• [Recorded data]
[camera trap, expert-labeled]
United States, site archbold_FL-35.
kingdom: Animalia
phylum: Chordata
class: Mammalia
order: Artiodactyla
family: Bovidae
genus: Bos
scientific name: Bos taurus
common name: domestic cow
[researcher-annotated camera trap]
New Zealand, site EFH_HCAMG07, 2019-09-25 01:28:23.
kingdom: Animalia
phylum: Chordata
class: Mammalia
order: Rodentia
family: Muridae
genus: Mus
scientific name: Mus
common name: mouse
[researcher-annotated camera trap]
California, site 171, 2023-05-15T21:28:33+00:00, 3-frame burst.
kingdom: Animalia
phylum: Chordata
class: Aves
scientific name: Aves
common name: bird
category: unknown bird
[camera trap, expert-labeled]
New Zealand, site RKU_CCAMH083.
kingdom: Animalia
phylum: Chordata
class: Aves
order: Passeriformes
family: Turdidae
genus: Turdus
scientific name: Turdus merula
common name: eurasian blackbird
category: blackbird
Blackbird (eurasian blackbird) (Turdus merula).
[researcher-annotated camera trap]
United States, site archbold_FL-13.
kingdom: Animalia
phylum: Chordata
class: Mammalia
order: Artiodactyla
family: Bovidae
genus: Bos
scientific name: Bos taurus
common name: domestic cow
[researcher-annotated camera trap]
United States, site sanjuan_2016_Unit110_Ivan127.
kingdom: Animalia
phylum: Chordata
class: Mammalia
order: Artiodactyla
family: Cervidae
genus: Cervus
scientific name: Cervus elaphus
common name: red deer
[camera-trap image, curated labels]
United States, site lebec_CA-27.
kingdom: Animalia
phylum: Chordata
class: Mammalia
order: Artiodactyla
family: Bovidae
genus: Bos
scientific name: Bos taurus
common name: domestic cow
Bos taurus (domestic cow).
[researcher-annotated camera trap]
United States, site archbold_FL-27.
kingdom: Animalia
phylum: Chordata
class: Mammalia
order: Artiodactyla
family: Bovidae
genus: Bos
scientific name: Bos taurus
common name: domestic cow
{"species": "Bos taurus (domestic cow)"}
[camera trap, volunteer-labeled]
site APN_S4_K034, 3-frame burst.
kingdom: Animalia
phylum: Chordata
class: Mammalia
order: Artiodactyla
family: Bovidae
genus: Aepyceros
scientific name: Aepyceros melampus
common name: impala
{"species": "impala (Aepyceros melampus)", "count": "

• [Problem to solve] All the entries must be retyped exactly.

• [Written response]
[camera trap, expert-labeled]
United States, site archbold_FL-35.
kingdom: Animalia
phylum: Chordata
class: Mammalia
order: Artiodactyla
family: Bovidae
genus: Bos
scientific name: Bos taurus
common name: domestic cow
[researcher-annotated camera trap]
New Zealand, site EFH_HCAMG07, 2019-09-25 01:28:23.
kingdom: Animalia
phylum: Chordata
class: Mammalia
order: Rodentia
family: Muridae
genus: Mus
scientific name: Mus
common name: mouse
[researcher-annotated camera trap]
California, site 171, 2023-05-15T21:28:33+00:00, 3-frame burst.
kingdom: Animalia
phylum: Chordata
class: Aves
scientific name: Aves
common name: bird
category: unknown bird
[camera trap, expert-labeled]
New Zealand, site RKU_CCAMH083.
kingdom: Animalia
phylum: Chordata
class: Aves
order: Passeriformes
family: Turdidae
genus: Turdus
scientific name: Turdus merula
common name: eurasian blackbird
category: blackbird
Blackbird (eurasian blackbird) (Turdus merula).
[researcher-annotated camera trap]
United States, site archbold_FL-13.
kingdom: Animalia
phylum: Chordata
class: Mammalia
order: Artiodactyla
family: Bovidae
genus: Bos
scientific name: Bos taurus
common name: domestic cow
[researcher-annotated camera trap]
United States, site sanjuan_2016_Unit110_Ivan127.
kingdom: Animalia
phylum: Chordata
class: Mammalia
order: Artiodactyla
family: Cervidae
genus: Cervus
scientific name: Cervus elaphus
common name: red deer
[camera-trap image, curated labels]
United States, site lebec_CA-27.
kingdom: Animalia
phylum: Chordata
class: Mammalia
order: Artiodactyla
family: Bovidae
genus: Bos
scientific name: Bos taurus
common name: domestic cow
Bos taurus (domestic cow).
[researcher-annotated camera trap]
United States, site archbold_FL-27.
kingdom: Animalia
phylum: Chordata
class: Mammalia
order: Artiodactyla
family: Bovidae
genus: Bos
scientific name: Bos taurus
common name: domestic cow
{"species": "Bos taurus (domestic cow)"}
[camera trap, volunteer-labeled]
site APN_S4_K034, 3-frame burst.
kingdom: Animalia
phylum: Chordata
class: Mammalia
order: Artiodactyla
family: Bovidae
genus: Aepyceros
scientific name: Aepyceros melampus
common name: impala
{"species": "impala (Aepyceros melampus)", "count": "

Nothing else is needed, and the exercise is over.